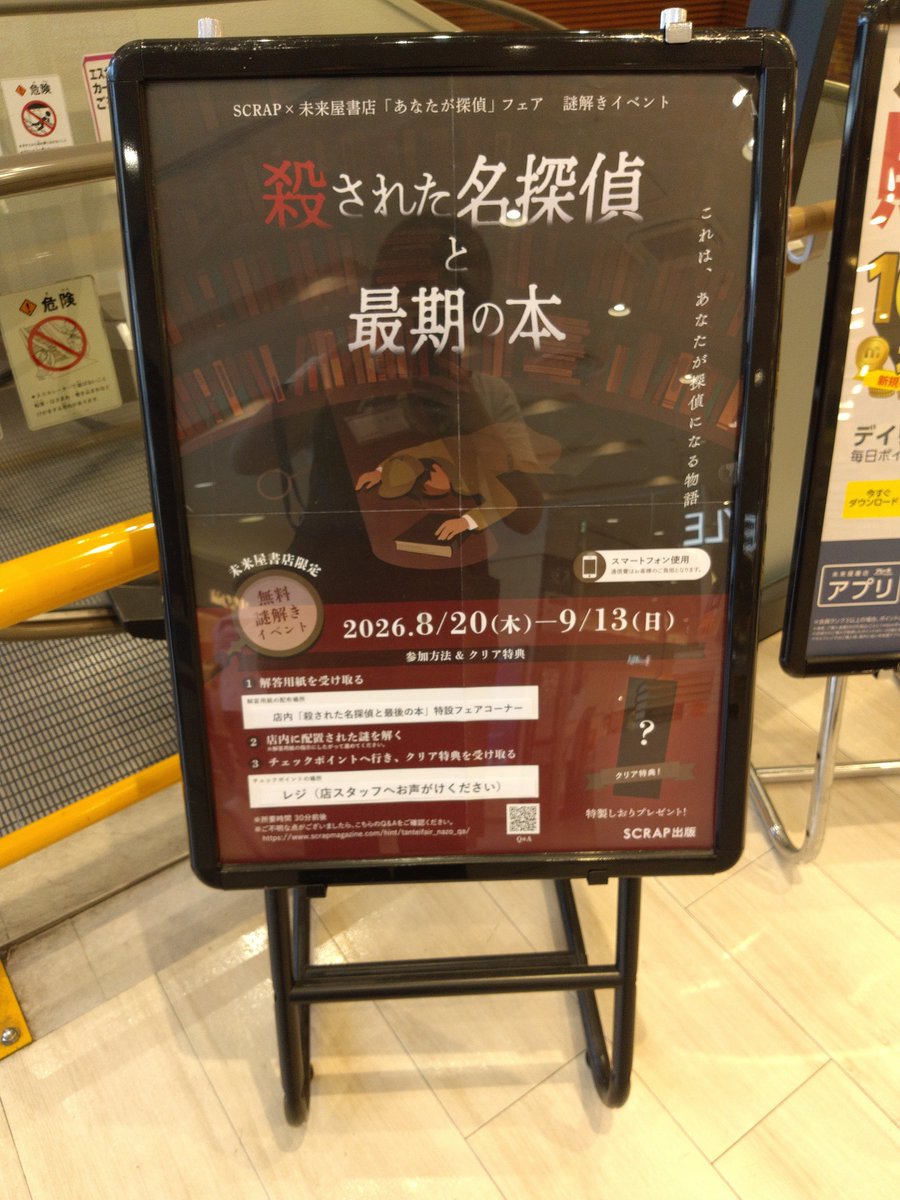 ms_tsudanuma's tweet photo. 探偵となって店内に隠された謎を探して、事件の犯人を探す本格謎解きに挑戦しよう！！
　
開催期間:8月20日〜9月13日まで
※特典がなくなり次第終了
※参加費無料
※謎ときにはスマホが必須
　
このポスターが目印です！
探偵の皆さまのご来店をお待ちしております。 https://t.co/QpqOg31kM7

### Work task
Reproduce the text of the items above word for word, leaving out the pictures.

### Finished exercise
 ms_tsudanuma's tweet photo. 探偵となって店内に隠された謎を探して、事件の犯人を探す本格謎解きに挑戦しよう！！
　
開催期間:8月20日〜9月13日まで
※特典がなくなり次第終了
※参加費無料
※謎ときにはスマホが必須
　
このポスターが目印です！
探偵の皆さまのご来店をお待ちしております。 https://t.co/QpqOg31kM7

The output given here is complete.